40 Kilometer südlich von Hanoi hat seit 2016 dieser exklusive Country Club für Mitglieder, die allesamt der Führungsriege und High Society von Vietnam angehören, geöffnet. Maximal 60 Gäste werden pro Tag auf die Anlage gelassen und ohne einen erfahrenen Golforganisator mit Ortskenntnis läuft hier absolut nichts. Sich um eine Startzeit zu bemühen lohnt sich allerdings, denn das Layout ist abwechslungsreich und der Pflegezustand exzellent. Wenn der Clubmanager einen guten Tag hat, erlaubt er nach der Runde noch 18 Löcher auf dem Precision Course. Diese Einladung sollte man auf keinen Fall ausschlagen.

Killerloch:
Äußerst selten ist ein Par 3 die kniffligste Bahn eines Platzes, doch in Tràng An ist dies der Fall. Loch 8 ist mit 198 Metern von den Back Tees nichts für schwache Nerven und die Tatsache, dass links vom Grün tiefe Bunker und rechts ein riesiger See lauern, macht die Angelegenheit nicht einfacher.
www.trangangolf.com

FLC SAM SON GOLF LINKS

FLC SAM SON GOLF LINKS

18 Löcher, Par 72, 6.620 Meter

Adresse
Thanh Niên St.
Quâng Cu ward, Sâm Sôn City
Thanh Hoá Province, Vietnam
Tel. +84 237.6597979

Greenfee:
ca. 45 Euro (plus 19 Euro Caddie-Fee)

Die Nicklaus Design Company entwarf diesen 2015 eröffneten Golfplatz, der auf einer Landzunge zwischen dem Ma-Fluss und dem Südchinesischen Meer liegt. Das Layout erinnert mit seinen welligen Fairways, riesigen Grüns und zahlreichen Sandflächen an einen Links-Platz und vier der abwechslungsreichen Spielbahnen bieten auch Meerblick auf den Golf von Tonkin, doch die Entscheidung, Hunderte Bäume zwischen die Fairways zu pflanzen, wird diesen Links-Charakter in den kommenden Jahren sicher schmälern.

Daten:
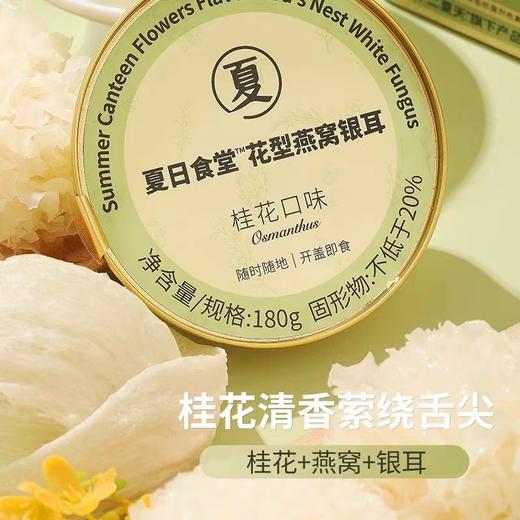 桂花燕窝银耳羹 |夏日食堂 商品图2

Aufgabe 1:
Beantworte die folgenden Fragen zum Textblock über die Golfplätze in Vietnam.
(a) Wie viele Gäste werden pro Tag höchstens auf die Anlage des Country Clubs südlich von Hanoi gelassen?
(b) Welches Loch ist in Tràng An die kniffligste Bahn, und wie lang ist es von den Back Tees?
(c) Wer entwarf den Golfplatz FLC Sam Son Golf Links?
Aufgabe 2:
Gib aus dem Textblock die Passage von „40 Kilometer südlich“ bis einschließlich „keinen Fall ausschlagen.“ wortgetreu wieder.
Stütze dich ausschließlich auf den Textblock, nicht auf die Zeilen.

Schriftliche Antwort 1:
(a) Maximal 60 Gäste pro Tag.
(b) Loch 8, ein Par 3 mit 198 Metern von den Back Tees.
(c) Die Nicklaus Design Company.

Schriftliche Antwort 2:
40 Kilometer südlich von Hanoi hat seit 2016 dieser exklusive Country Club für Mitglieder, die allesamt der Führungsriege und High Society von Vietnam angehören, geöffnet. Maximal 60 Gäste werden pro Tag auf die Anlage gelassen und ohne einen erfahrenen Golforganisator mit Ortskenntnis läuft hier absolut nichts. Sich um eine Startzeit zu bemühen lohnt sich allerdings, denn das Layout ist abwechslungsreich und der Pflegezustand exzellent. Wenn der Clubmanager einen guten Tag hat, erlaubt er nach der Runde noch 18 Löcher auf dem Precision Course. Diese Einladung sollte man auf keinen Fall ausschlagen.